Abstract :
Status gizi balita dapat ditentukan berdasarkan indeks berat badan terhadap
umur (BB/U) dengan menggunakan standar tabel baku WHO Berat badan usia
balita. Penelitian ini bertujuan membangun pemilihan status gizi balita, sehingga
dapat mengenali pola dan mampu mengklasifikasikan status gizi balita ke dalam
gizi kurang, gizi baik, dan gizi lebih. Variabel-variabel yang digunakan dalam
klasifikasi ini adalah Jenis Kelamin, Umur (Bulan), Berat Badan (Kilogram)
dalam status gizi balita. Data penelitian adalah semua balita 0-60 bulan yang telah
diambil berdasarkan sistem pemilihan status gizi balita menggunakan metode
antropometri dengan studi kasus di klinik bidan Siti Aisyah, AmdKeb di
Surabaya.
Antropometri adalah metode yang digunakan dalam system pemilihan
status gizi balita, dimana indek dari pengukuran antropometri sendiri adalah Berat
Badan/Umur, Tinggi Badan/Umur, dan Berat Badan/Tinggi Badan. Dari hasil
perhitungan antropometri dengan cara Simpangan Baku terhadap Median ini
didapatkan kesimpulan status gizi berdasarkan BB/U, TB/U, dan BB/TB.

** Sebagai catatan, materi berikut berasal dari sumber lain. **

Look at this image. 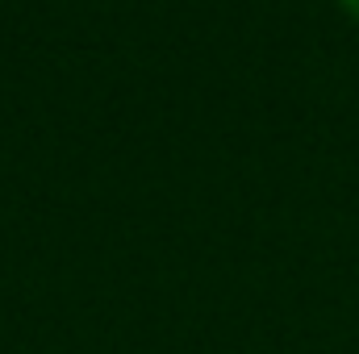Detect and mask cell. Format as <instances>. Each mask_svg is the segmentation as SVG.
Listing matches in <instances>:
<instances>
[{
	"instance_id": "6da1fadb",
	"label": "cell",
	"mask_w": 359,
	"mask_h": 354,
	"mask_svg": "<svg viewBox=\"0 0 359 354\" xmlns=\"http://www.w3.org/2000/svg\"><path fill=\"white\" fill-rule=\"evenodd\" d=\"M343 8H347V13H351V17L359 21V0H343Z\"/></svg>"
}]
</instances>
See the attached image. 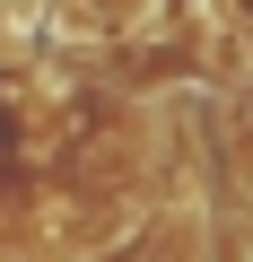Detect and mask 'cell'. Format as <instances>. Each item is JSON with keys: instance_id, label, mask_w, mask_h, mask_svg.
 Masks as SVG:
<instances>
[{"instance_id": "cell-1", "label": "cell", "mask_w": 253, "mask_h": 262, "mask_svg": "<svg viewBox=\"0 0 253 262\" xmlns=\"http://www.w3.org/2000/svg\"><path fill=\"white\" fill-rule=\"evenodd\" d=\"M140 9H149V0H61L70 27H131Z\"/></svg>"}]
</instances>
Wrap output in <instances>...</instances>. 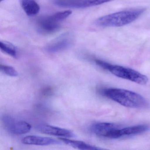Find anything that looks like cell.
<instances>
[{"instance_id": "5b68a950", "label": "cell", "mask_w": 150, "mask_h": 150, "mask_svg": "<svg viewBox=\"0 0 150 150\" xmlns=\"http://www.w3.org/2000/svg\"><path fill=\"white\" fill-rule=\"evenodd\" d=\"M73 35L69 32L64 33L51 41L46 47L50 53H57L70 48L74 42Z\"/></svg>"}, {"instance_id": "ac0fdd59", "label": "cell", "mask_w": 150, "mask_h": 150, "mask_svg": "<svg viewBox=\"0 0 150 150\" xmlns=\"http://www.w3.org/2000/svg\"><path fill=\"white\" fill-rule=\"evenodd\" d=\"M5 1V0H1V1Z\"/></svg>"}, {"instance_id": "8992f818", "label": "cell", "mask_w": 150, "mask_h": 150, "mask_svg": "<svg viewBox=\"0 0 150 150\" xmlns=\"http://www.w3.org/2000/svg\"><path fill=\"white\" fill-rule=\"evenodd\" d=\"M60 22L53 14L50 16H42L39 18L37 21V26L40 33L49 35L55 33L59 29Z\"/></svg>"}, {"instance_id": "9c48e42d", "label": "cell", "mask_w": 150, "mask_h": 150, "mask_svg": "<svg viewBox=\"0 0 150 150\" xmlns=\"http://www.w3.org/2000/svg\"><path fill=\"white\" fill-rule=\"evenodd\" d=\"M36 129L38 131L47 135L66 138L71 137L74 136L73 133L69 130L50 125L47 124H40L36 126Z\"/></svg>"}, {"instance_id": "2e32d148", "label": "cell", "mask_w": 150, "mask_h": 150, "mask_svg": "<svg viewBox=\"0 0 150 150\" xmlns=\"http://www.w3.org/2000/svg\"><path fill=\"white\" fill-rule=\"evenodd\" d=\"M53 88L50 87L48 86L43 88L42 91V93L43 95L45 96H50L52 95L53 93Z\"/></svg>"}, {"instance_id": "6da1fadb", "label": "cell", "mask_w": 150, "mask_h": 150, "mask_svg": "<svg viewBox=\"0 0 150 150\" xmlns=\"http://www.w3.org/2000/svg\"><path fill=\"white\" fill-rule=\"evenodd\" d=\"M101 93L103 96L119 104L132 108H146L149 107V103L139 94L126 89L108 88L103 89Z\"/></svg>"}, {"instance_id": "8fae6325", "label": "cell", "mask_w": 150, "mask_h": 150, "mask_svg": "<svg viewBox=\"0 0 150 150\" xmlns=\"http://www.w3.org/2000/svg\"><path fill=\"white\" fill-rule=\"evenodd\" d=\"M117 127L118 125L112 123L99 122L93 125L91 129L94 134L98 137L108 138L109 133Z\"/></svg>"}, {"instance_id": "e0dca14e", "label": "cell", "mask_w": 150, "mask_h": 150, "mask_svg": "<svg viewBox=\"0 0 150 150\" xmlns=\"http://www.w3.org/2000/svg\"><path fill=\"white\" fill-rule=\"evenodd\" d=\"M59 1V0H53V1Z\"/></svg>"}, {"instance_id": "52a82bcc", "label": "cell", "mask_w": 150, "mask_h": 150, "mask_svg": "<svg viewBox=\"0 0 150 150\" xmlns=\"http://www.w3.org/2000/svg\"><path fill=\"white\" fill-rule=\"evenodd\" d=\"M114 0H59L53 1L56 5L62 7L84 8L99 6Z\"/></svg>"}, {"instance_id": "4fadbf2b", "label": "cell", "mask_w": 150, "mask_h": 150, "mask_svg": "<svg viewBox=\"0 0 150 150\" xmlns=\"http://www.w3.org/2000/svg\"><path fill=\"white\" fill-rule=\"evenodd\" d=\"M59 139L67 145L80 150H96L101 149V148L91 145L83 141L72 140L66 137H60Z\"/></svg>"}, {"instance_id": "3957f363", "label": "cell", "mask_w": 150, "mask_h": 150, "mask_svg": "<svg viewBox=\"0 0 150 150\" xmlns=\"http://www.w3.org/2000/svg\"><path fill=\"white\" fill-rule=\"evenodd\" d=\"M95 62L100 67L121 79L130 81L141 85H146L148 82V79L146 75L133 69L112 64L100 59H95Z\"/></svg>"}, {"instance_id": "30bf717a", "label": "cell", "mask_w": 150, "mask_h": 150, "mask_svg": "<svg viewBox=\"0 0 150 150\" xmlns=\"http://www.w3.org/2000/svg\"><path fill=\"white\" fill-rule=\"evenodd\" d=\"M22 142L25 144L39 146H48L60 144L59 141L52 138L33 135L24 137L22 139Z\"/></svg>"}, {"instance_id": "7c38bea8", "label": "cell", "mask_w": 150, "mask_h": 150, "mask_svg": "<svg viewBox=\"0 0 150 150\" xmlns=\"http://www.w3.org/2000/svg\"><path fill=\"white\" fill-rule=\"evenodd\" d=\"M20 1L23 9L28 16H35L39 13L40 6L35 0H20Z\"/></svg>"}, {"instance_id": "277c9868", "label": "cell", "mask_w": 150, "mask_h": 150, "mask_svg": "<svg viewBox=\"0 0 150 150\" xmlns=\"http://www.w3.org/2000/svg\"><path fill=\"white\" fill-rule=\"evenodd\" d=\"M2 121L6 129L12 134L21 135L29 132L31 130V125L29 123L25 121L16 120L9 115H4Z\"/></svg>"}, {"instance_id": "ba28073f", "label": "cell", "mask_w": 150, "mask_h": 150, "mask_svg": "<svg viewBox=\"0 0 150 150\" xmlns=\"http://www.w3.org/2000/svg\"><path fill=\"white\" fill-rule=\"evenodd\" d=\"M150 128L146 125H139L120 128L119 127L110 133L108 138L116 139L128 136H134L148 131Z\"/></svg>"}, {"instance_id": "7a4b0ae2", "label": "cell", "mask_w": 150, "mask_h": 150, "mask_svg": "<svg viewBox=\"0 0 150 150\" xmlns=\"http://www.w3.org/2000/svg\"><path fill=\"white\" fill-rule=\"evenodd\" d=\"M145 11L144 8H138L120 11L100 17L96 21L95 23L101 27H122L137 20Z\"/></svg>"}, {"instance_id": "9a60e30c", "label": "cell", "mask_w": 150, "mask_h": 150, "mask_svg": "<svg viewBox=\"0 0 150 150\" xmlns=\"http://www.w3.org/2000/svg\"><path fill=\"white\" fill-rule=\"evenodd\" d=\"M1 70L4 74L11 76V77H16L18 76V72L13 67L5 65H1Z\"/></svg>"}, {"instance_id": "5bb4252c", "label": "cell", "mask_w": 150, "mask_h": 150, "mask_svg": "<svg viewBox=\"0 0 150 150\" xmlns=\"http://www.w3.org/2000/svg\"><path fill=\"white\" fill-rule=\"evenodd\" d=\"M0 49L3 52L13 58L17 57V50L11 43L5 41L0 42Z\"/></svg>"}]
</instances>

Sedangkan sistem pemilihan status gizi digunakan sebagai pendukung dari hasil
perhitungan tersebut sehingga dapat membantu bidan dalam memberikan
penanganan selanjutnya kepada balita.
Dengan membuat Sistem Pemilihan Status Gizi ini, penulis dapat
memperoleh kesimpulan bahwa dengan menggunakan sistem ini, Bidan dan Ibu
(Orang tua Balita) lebih mudah mengetahui Status Gizi Balita.